Task material

◆ ◆ ◆

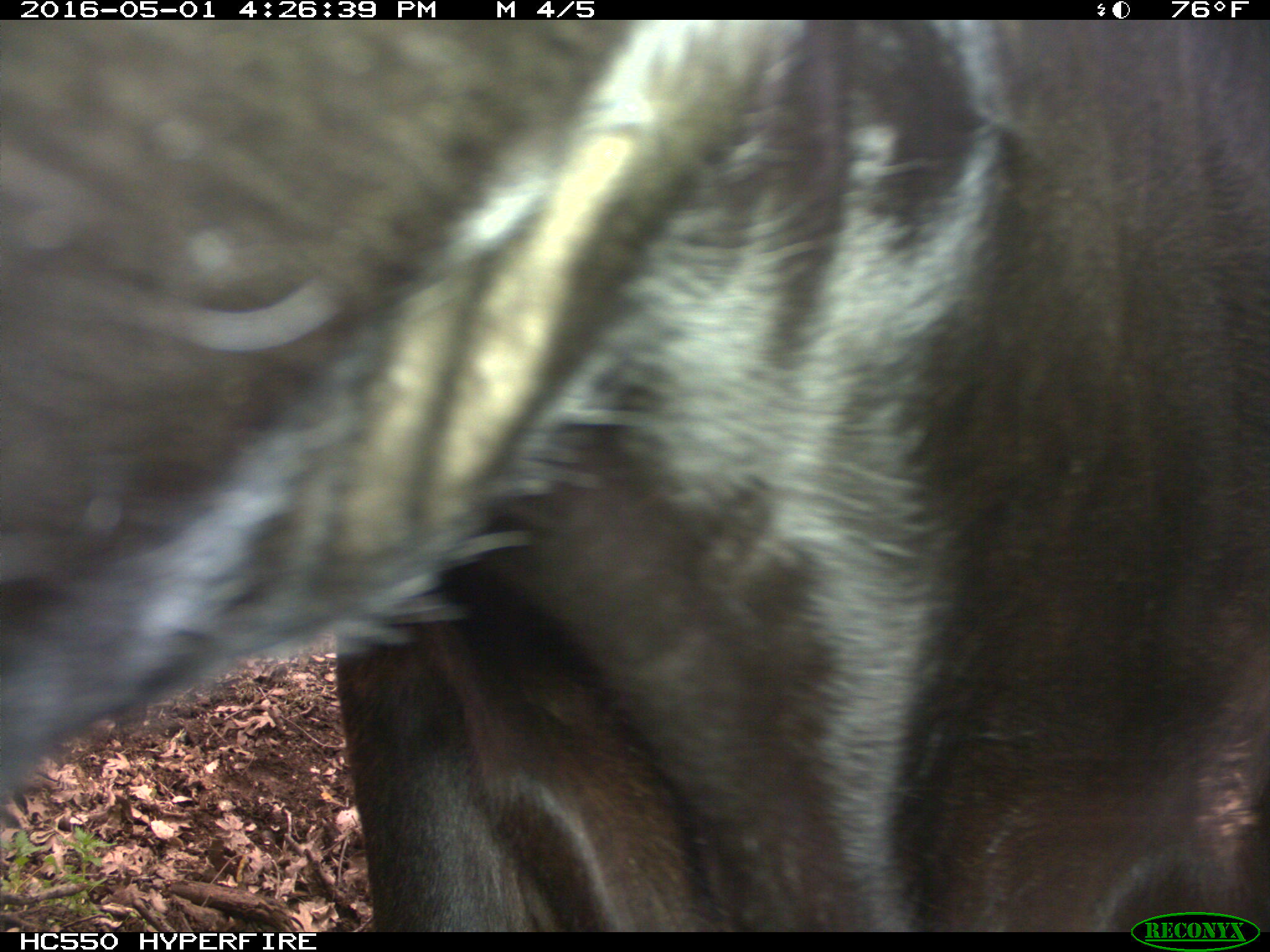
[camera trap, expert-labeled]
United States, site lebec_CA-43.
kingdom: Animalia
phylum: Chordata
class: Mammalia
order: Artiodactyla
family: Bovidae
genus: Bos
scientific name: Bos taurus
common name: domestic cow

◆ ◆ ◆

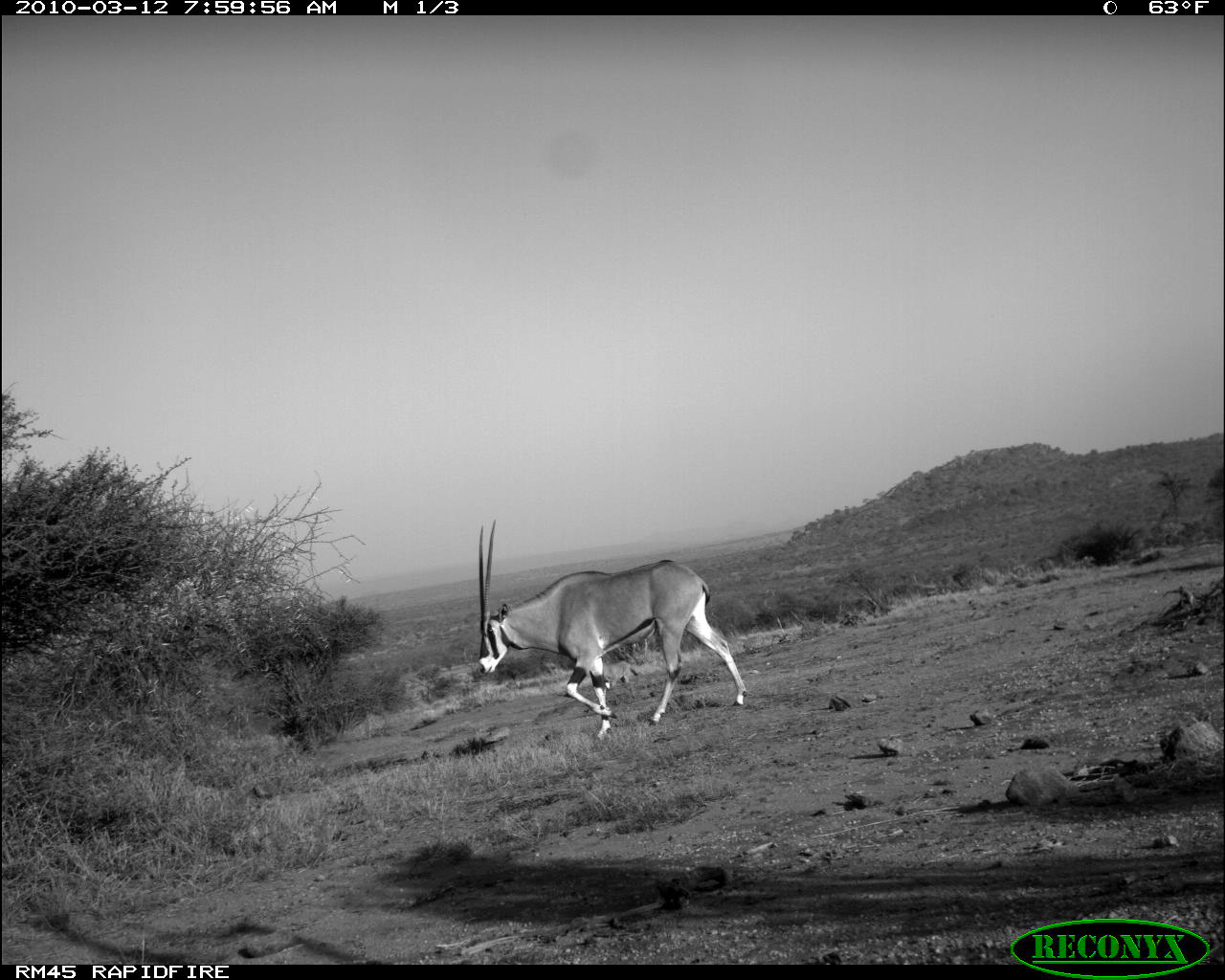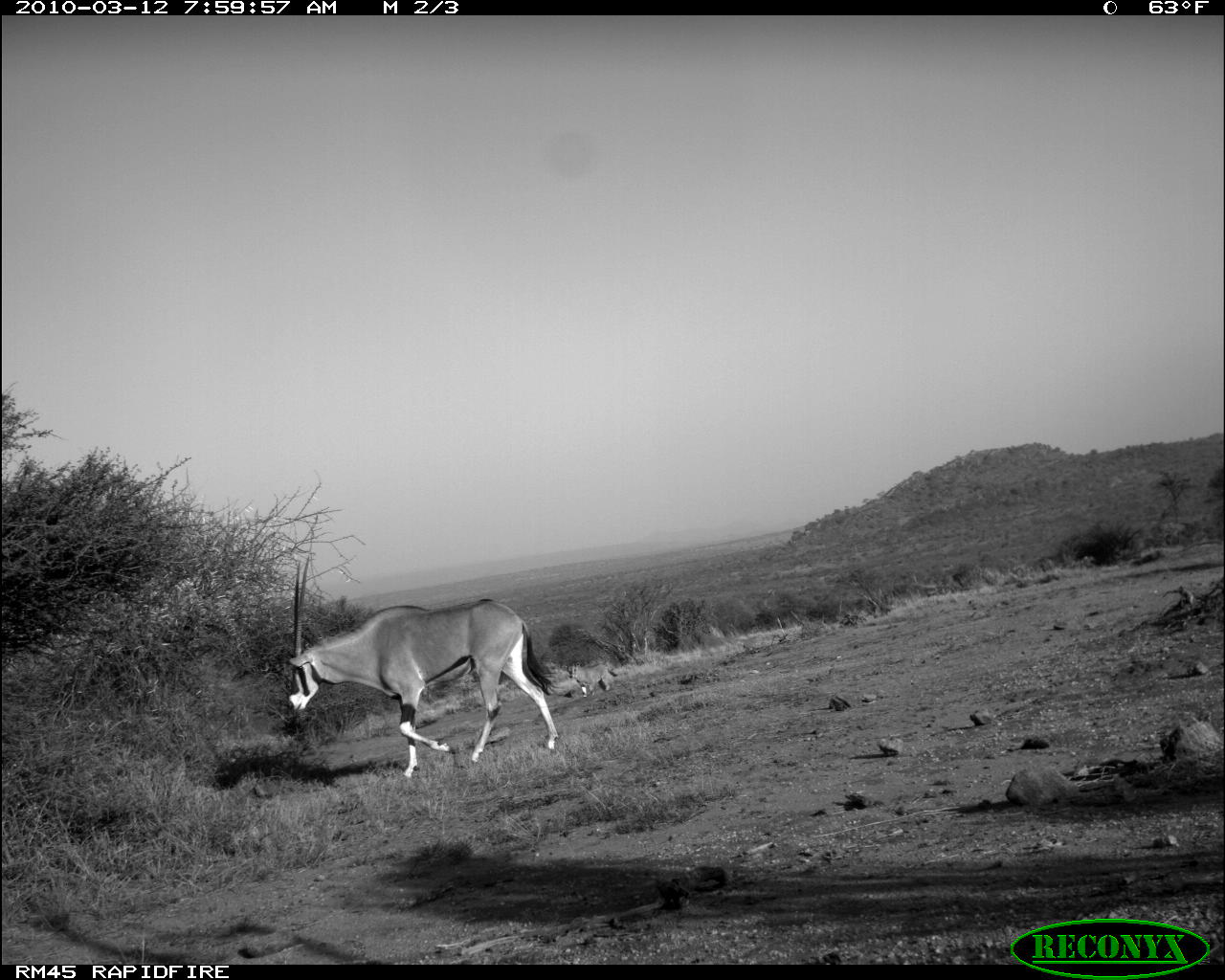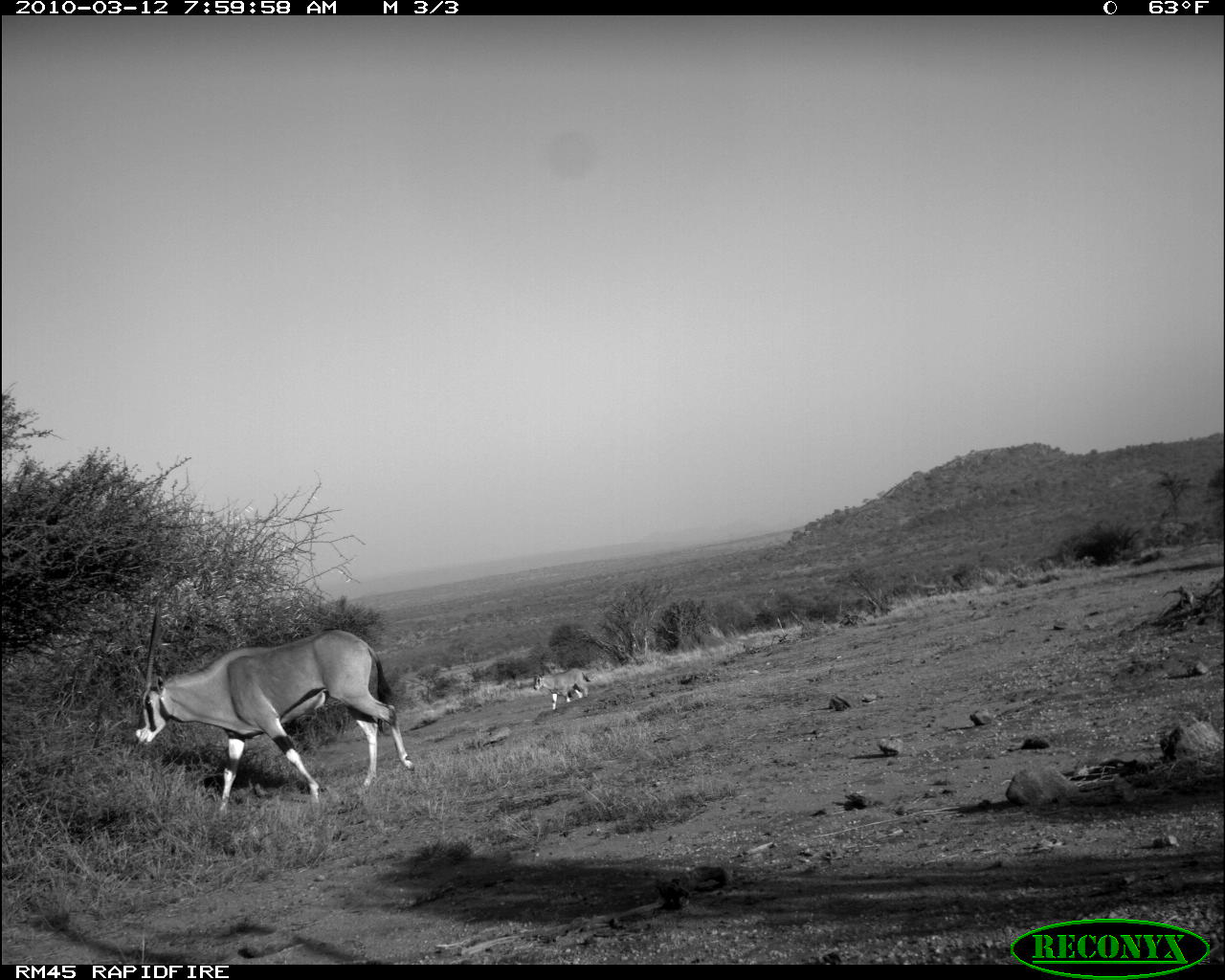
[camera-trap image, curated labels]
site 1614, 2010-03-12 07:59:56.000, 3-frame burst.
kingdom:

◆ ◆ ◆

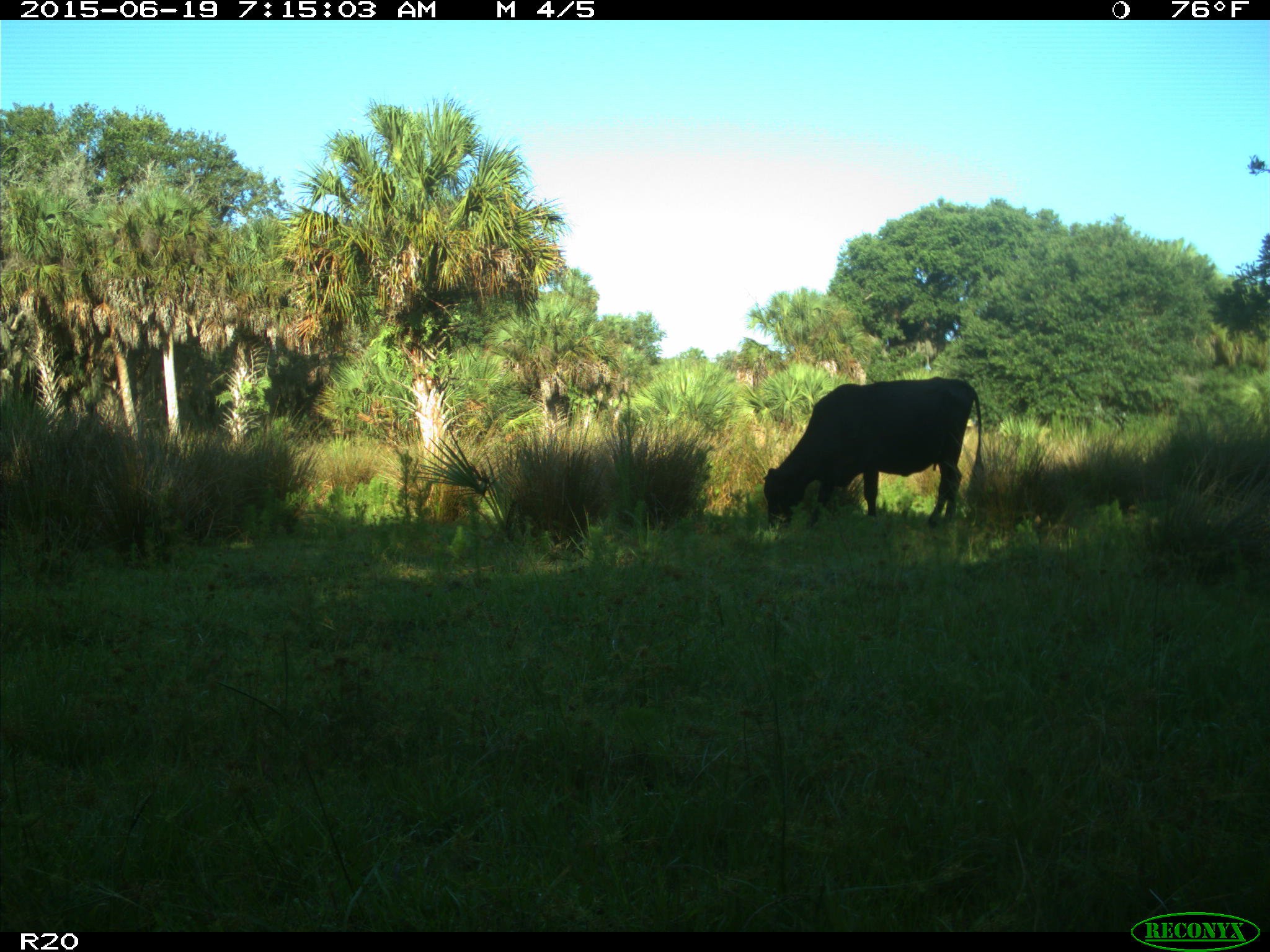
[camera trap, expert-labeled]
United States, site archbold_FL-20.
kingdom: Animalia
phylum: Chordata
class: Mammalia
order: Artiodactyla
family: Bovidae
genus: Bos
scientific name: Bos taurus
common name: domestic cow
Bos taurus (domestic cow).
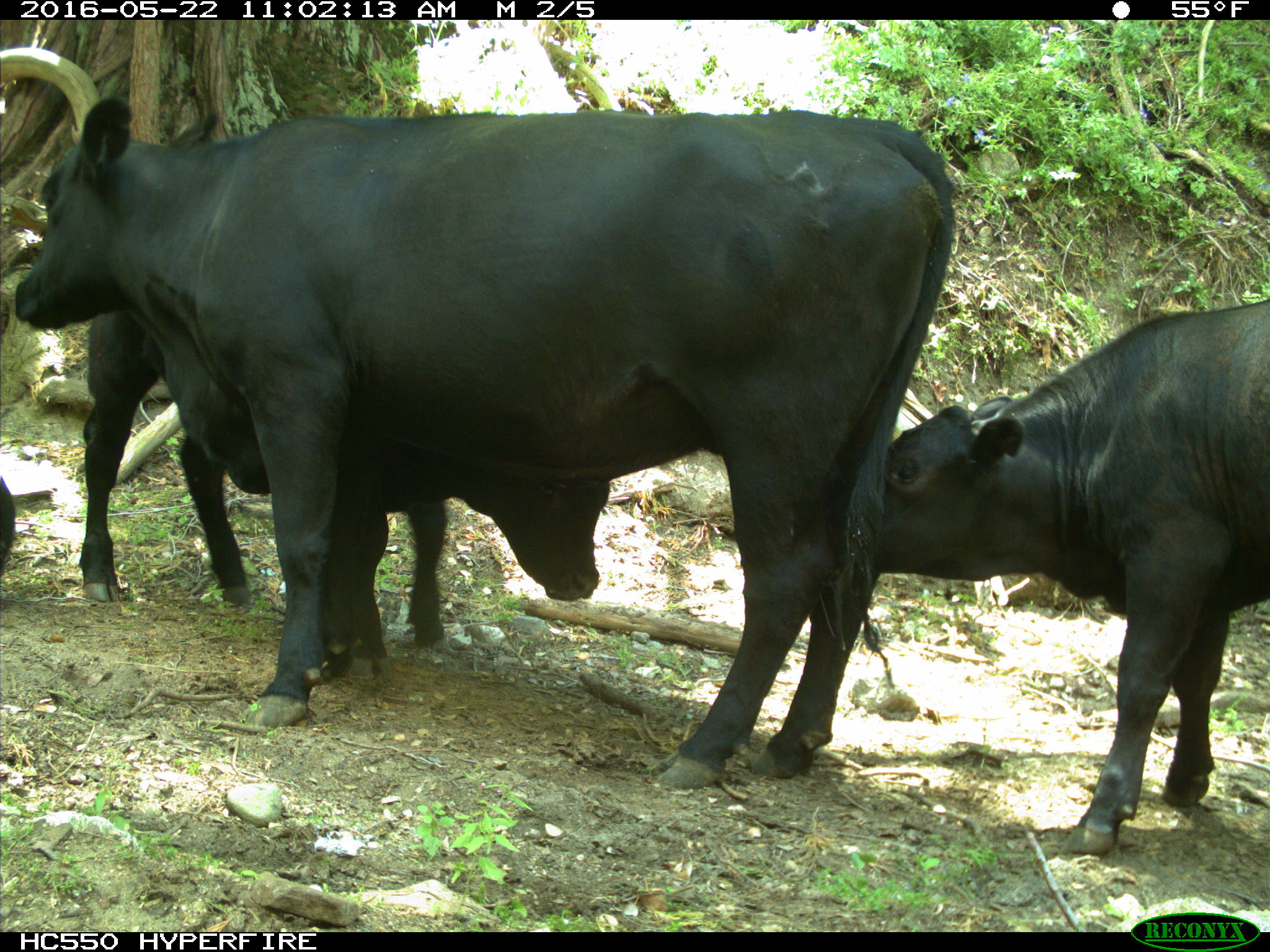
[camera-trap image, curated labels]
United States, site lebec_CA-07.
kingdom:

◆ ◆ ◆

Return every line from the records above that holds the word "site".

United States, site lebec_CA-43.
site 1614, 2010-03-12 07:59:56.000, 3-frame burst.
United States, site archbold_FL-20.
United States, site lebec_CA-07.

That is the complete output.